Pese a referida reta final, Mateus sentiu condições para continuar a fazer o que melhor sabe: «Gostei da experiência, o clube tem boas condições mesmo nesta divisão e isso também influenciou a minha permanência. Jogo por prazer, sem a preocupação do futebol profissional, embora me continue a preparar a esse nível... se tiver a oportunidade de marcar cinco golos, vou marcar cinco golos.»

«Se encaras o futebol como uma brincadeira...»

E se a sede de sucesso continua bem vincada depois de quase 20 anos ao mais alto nível, a palavra sábia de Mateus apenas vai na direção do jogador que «a bebe e ouve» para melhor partido dela tirar.

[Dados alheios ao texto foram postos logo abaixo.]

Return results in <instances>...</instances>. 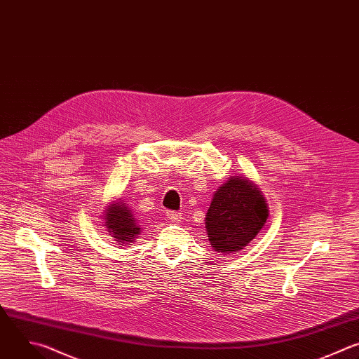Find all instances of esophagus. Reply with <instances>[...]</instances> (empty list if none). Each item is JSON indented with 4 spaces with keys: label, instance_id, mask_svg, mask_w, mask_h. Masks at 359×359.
Instances as JSON below:
<instances>
[{
    "label": "esophagus",
    "instance_id": "34e87169",
    "mask_svg": "<svg viewBox=\"0 0 359 359\" xmlns=\"http://www.w3.org/2000/svg\"><path fill=\"white\" fill-rule=\"evenodd\" d=\"M181 217H182V215H181L180 212H174V210H168V212H167V218H168L170 221H172V222H180Z\"/></svg>",
    "mask_w": 359,
    "mask_h": 359
}]
</instances>
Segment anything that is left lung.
Listing matches in <instances>:
<instances>
[{
	"label": "left lung",
	"mask_w": 359,
	"mask_h": 359,
	"mask_svg": "<svg viewBox=\"0 0 359 359\" xmlns=\"http://www.w3.org/2000/svg\"><path fill=\"white\" fill-rule=\"evenodd\" d=\"M269 217L262 191L246 177H231L215 191L205 225L213 250L224 255L248 246Z\"/></svg>",
	"instance_id": "1"
}]
</instances>
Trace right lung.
<instances>
[{"label": "right lung", "instance_id": "obj_1", "mask_svg": "<svg viewBox=\"0 0 359 359\" xmlns=\"http://www.w3.org/2000/svg\"><path fill=\"white\" fill-rule=\"evenodd\" d=\"M104 226L120 243L128 245L140 235V225L124 202H111L104 212Z\"/></svg>", "mask_w": 359, "mask_h": 359}]
</instances>
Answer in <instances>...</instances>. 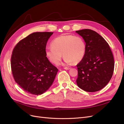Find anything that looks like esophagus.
Instances as JSON below:
<instances>
[{
    "mask_svg": "<svg viewBox=\"0 0 124 124\" xmlns=\"http://www.w3.org/2000/svg\"><path fill=\"white\" fill-rule=\"evenodd\" d=\"M70 69V68H69V67H65V68H64V69L65 70H69Z\"/></svg>",
    "mask_w": 124,
    "mask_h": 124,
    "instance_id": "34e87169",
    "label": "esophagus"
}]
</instances>
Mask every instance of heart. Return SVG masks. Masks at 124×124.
<instances>
[{
	"label": "heart",
	"mask_w": 124,
	"mask_h": 124,
	"mask_svg": "<svg viewBox=\"0 0 124 124\" xmlns=\"http://www.w3.org/2000/svg\"><path fill=\"white\" fill-rule=\"evenodd\" d=\"M52 47L46 48V55L54 65L61 61L62 54L65 64H76L83 59L86 50L85 41L81 37L73 35H62L51 42Z\"/></svg>",
	"instance_id": "obj_1"
}]
</instances>
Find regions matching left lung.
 Returning a JSON list of instances; mask_svg holds the SVG:
<instances>
[{"mask_svg": "<svg viewBox=\"0 0 124 124\" xmlns=\"http://www.w3.org/2000/svg\"><path fill=\"white\" fill-rule=\"evenodd\" d=\"M84 39L86 50L84 57L77 65V85L87 92L99 91L109 82L113 73L114 61L107 41L91 29L76 31Z\"/></svg>", "mask_w": 124, "mask_h": 124, "instance_id": "obj_1", "label": "left lung"}]
</instances>
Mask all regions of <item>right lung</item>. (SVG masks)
<instances>
[{
    "mask_svg": "<svg viewBox=\"0 0 124 124\" xmlns=\"http://www.w3.org/2000/svg\"><path fill=\"white\" fill-rule=\"evenodd\" d=\"M52 32H33L15 46L11 60L16 83L27 93L40 95L49 89L58 72L46 55Z\"/></svg>",
    "mask_w": 124,
    "mask_h": 124,
    "instance_id": "1",
    "label": "right lung"
}]
</instances>
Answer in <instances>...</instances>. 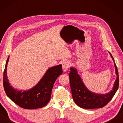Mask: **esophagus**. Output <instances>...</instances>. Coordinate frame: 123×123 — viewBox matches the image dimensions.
Here are the masks:
<instances>
[{
	"instance_id": "34e87169",
	"label": "esophagus",
	"mask_w": 123,
	"mask_h": 123,
	"mask_svg": "<svg viewBox=\"0 0 123 123\" xmlns=\"http://www.w3.org/2000/svg\"><path fill=\"white\" fill-rule=\"evenodd\" d=\"M70 67V63L68 61H65L63 62V64H62V68L64 72H66Z\"/></svg>"
}]
</instances>
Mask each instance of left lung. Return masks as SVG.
<instances>
[{"label": "left lung", "mask_w": 123, "mask_h": 123, "mask_svg": "<svg viewBox=\"0 0 123 123\" xmlns=\"http://www.w3.org/2000/svg\"><path fill=\"white\" fill-rule=\"evenodd\" d=\"M110 54L113 59L117 78L112 90L107 93L98 94L90 91L84 85L76 69L73 67L70 68V72L69 73V76L72 97L75 103L81 108L92 109L103 107L111 100L117 91L119 83L118 70L113 57L110 53Z\"/></svg>", "instance_id": "8db88e82"}]
</instances>
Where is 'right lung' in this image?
<instances>
[{
  "label": "right lung",
  "mask_w": 123,
  "mask_h": 123,
  "mask_svg": "<svg viewBox=\"0 0 123 123\" xmlns=\"http://www.w3.org/2000/svg\"><path fill=\"white\" fill-rule=\"evenodd\" d=\"M9 57L6 62L3 74V86L7 96L21 107L26 109L41 108L50 100L51 91L57 78L63 73L61 64L48 69L40 82L32 88L27 91H18L9 83L6 68Z\"/></svg>",
  "instance_id": "add662e5"
}]
</instances>
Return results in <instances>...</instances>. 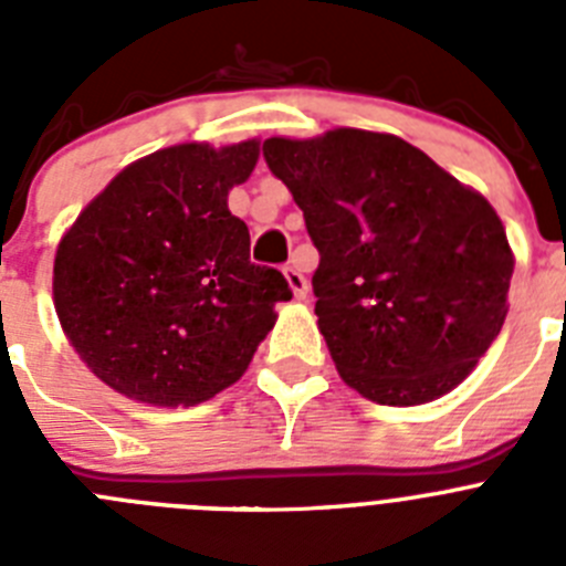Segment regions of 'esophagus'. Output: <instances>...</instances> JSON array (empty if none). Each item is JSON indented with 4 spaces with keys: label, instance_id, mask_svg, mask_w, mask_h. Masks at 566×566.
<instances>
[{
    "label": "esophagus",
    "instance_id": "esophagus-1",
    "mask_svg": "<svg viewBox=\"0 0 566 566\" xmlns=\"http://www.w3.org/2000/svg\"><path fill=\"white\" fill-rule=\"evenodd\" d=\"M283 274H286V280H289V286H292L294 297H297V300L306 297V294H308V280L303 277V272H300L297 266H286V269H283Z\"/></svg>",
    "mask_w": 566,
    "mask_h": 566
}]
</instances>
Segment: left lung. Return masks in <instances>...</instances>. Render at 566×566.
I'll list each match as a JSON object with an SVG mask.
<instances>
[{"label":"left lung","instance_id":"1","mask_svg":"<svg viewBox=\"0 0 566 566\" xmlns=\"http://www.w3.org/2000/svg\"><path fill=\"white\" fill-rule=\"evenodd\" d=\"M263 158L319 252L314 314L339 377L379 405L457 388L507 317L513 252L496 209L397 135L269 138Z\"/></svg>","mask_w":566,"mask_h":566}]
</instances>
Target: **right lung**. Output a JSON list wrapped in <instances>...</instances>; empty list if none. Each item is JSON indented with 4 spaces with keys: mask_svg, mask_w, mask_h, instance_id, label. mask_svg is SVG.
Here are the masks:
<instances>
[{
    "mask_svg": "<svg viewBox=\"0 0 566 566\" xmlns=\"http://www.w3.org/2000/svg\"><path fill=\"white\" fill-rule=\"evenodd\" d=\"M258 142L178 144L115 175L64 234L53 300L102 382L149 405H198L243 377L292 300L277 269L249 260L229 189Z\"/></svg>",
    "mask_w": 566,
    "mask_h": 566,
    "instance_id": "right-lung-1",
    "label": "right lung"
}]
</instances>
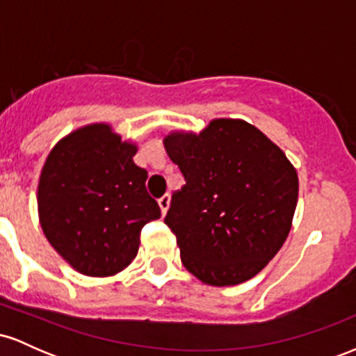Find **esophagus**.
I'll use <instances>...</instances> for the list:
<instances>
[{"mask_svg":"<svg viewBox=\"0 0 356 356\" xmlns=\"http://www.w3.org/2000/svg\"><path fill=\"white\" fill-rule=\"evenodd\" d=\"M159 207H161L162 216H165L167 211H169V207H170V195L169 194L162 195V197L159 199Z\"/></svg>","mask_w":356,"mask_h":356,"instance_id":"esophagus-1","label":"esophagus"}]
</instances>
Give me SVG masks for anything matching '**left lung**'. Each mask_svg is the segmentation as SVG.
Instances as JSON below:
<instances>
[{
  "label": "left lung",
  "instance_id": "1",
  "mask_svg": "<svg viewBox=\"0 0 356 356\" xmlns=\"http://www.w3.org/2000/svg\"><path fill=\"white\" fill-rule=\"evenodd\" d=\"M164 147L186 179L165 218L184 268L211 286L254 277L291 231L295 165L241 118H212L199 134L172 130Z\"/></svg>",
  "mask_w": 356,
  "mask_h": 356
}]
</instances>
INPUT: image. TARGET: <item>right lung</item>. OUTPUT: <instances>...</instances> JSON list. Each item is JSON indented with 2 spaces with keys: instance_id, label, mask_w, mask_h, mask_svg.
I'll use <instances>...</instances> for the list:
<instances>
[{
  "instance_id": "right-lung-1",
  "label": "right lung",
  "mask_w": 356,
  "mask_h": 356,
  "mask_svg": "<svg viewBox=\"0 0 356 356\" xmlns=\"http://www.w3.org/2000/svg\"><path fill=\"white\" fill-rule=\"evenodd\" d=\"M137 142L122 140L107 122L72 130L56 142L38 181L44 238L75 271L115 276L136 259L140 231L161 218L134 162Z\"/></svg>"
}]
</instances>
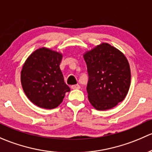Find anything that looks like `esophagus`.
Here are the masks:
<instances>
[{
	"label": "esophagus",
	"mask_w": 152,
	"mask_h": 152,
	"mask_svg": "<svg viewBox=\"0 0 152 152\" xmlns=\"http://www.w3.org/2000/svg\"><path fill=\"white\" fill-rule=\"evenodd\" d=\"M80 88V86L78 85V84H76V85H72L71 86L72 89H79Z\"/></svg>",
	"instance_id": "esophagus-1"
}]
</instances>
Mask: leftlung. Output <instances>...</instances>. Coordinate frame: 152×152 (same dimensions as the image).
I'll use <instances>...</instances> for the list:
<instances>
[{"label": "left lung", "mask_w": 152, "mask_h": 152, "mask_svg": "<svg viewBox=\"0 0 152 152\" xmlns=\"http://www.w3.org/2000/svg\"><path fill=\"white\" fill-rule=\"evenodd\" d=\"M91 104L99 110H108L122 102L129 91L130 68L123 53L103 43L84 55Z\"/></svg>", "instance_id": "obj_1"}]
</instances>
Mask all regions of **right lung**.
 <instances>
[{
	"mask_svg": "<svg viewBox=\"0 0 152 152\" xmlns=\"http://www.w3.org/2000/svg\"><path fill=\"white\" fill-rule=\"evenodd\" d=\"M62 55L39 48L28 58L21 72V83L27 97L45 109L58 107L70 88L60 69Z\"/></svg>",
	"mask_w": 152,
	"mask_h": 152,
	"instance_id": "obj_1",
	"label": "right lung"
}]
</instances>
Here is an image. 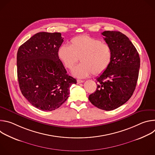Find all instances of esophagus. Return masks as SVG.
Returning <instances> with one entry per match:
<instances>
[{
    "mask_svg": "<svg viewBox=\"0 0 155 155\" xmlns=\"http://www.w3.org/2000/svg\"><path fill=\"white\" fill-rule=\"evenodd\" d=\"M77 84H79V83H83V82H84V80H77Z\"/></svg>",
    "mask_w": 155,
    "mask_h": 155,
    "instance_id": "34e87169",
    "label": "esophagus"
}]
</instances>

Mateus deu o exemplo de Jota Silva como caso de sucesso vindo das distritais @Vítor Parente / Kapta+

«Se vocês querem mesmo seguir a carreira de futebol, há caminhos que têm de seguir», relatou, como se para um colega falasse: «O futebol não se compadece com a noite, tens de escolher o que fazer, mesmo nesta divisão. Se já encaras como brincadeira e não é prioridade treinar e ser melhor jogador, não é depois que as coisas vão acontecer», avisou, antes de, em jeito de remate final, dar um exemplo bem conhecido que encaixou perfeitamente na conversa.

«Conheço pessoas que já me falavam do Jota Silva e não fazia ideia de quem era... A dedicação que tinha no Sousense era a mesma que demonstrou no Vitória SC e agora no Nottingham Forest. Está focado, trabalhou para isso e chegou à seleção. Não foi sorte!», finalizou.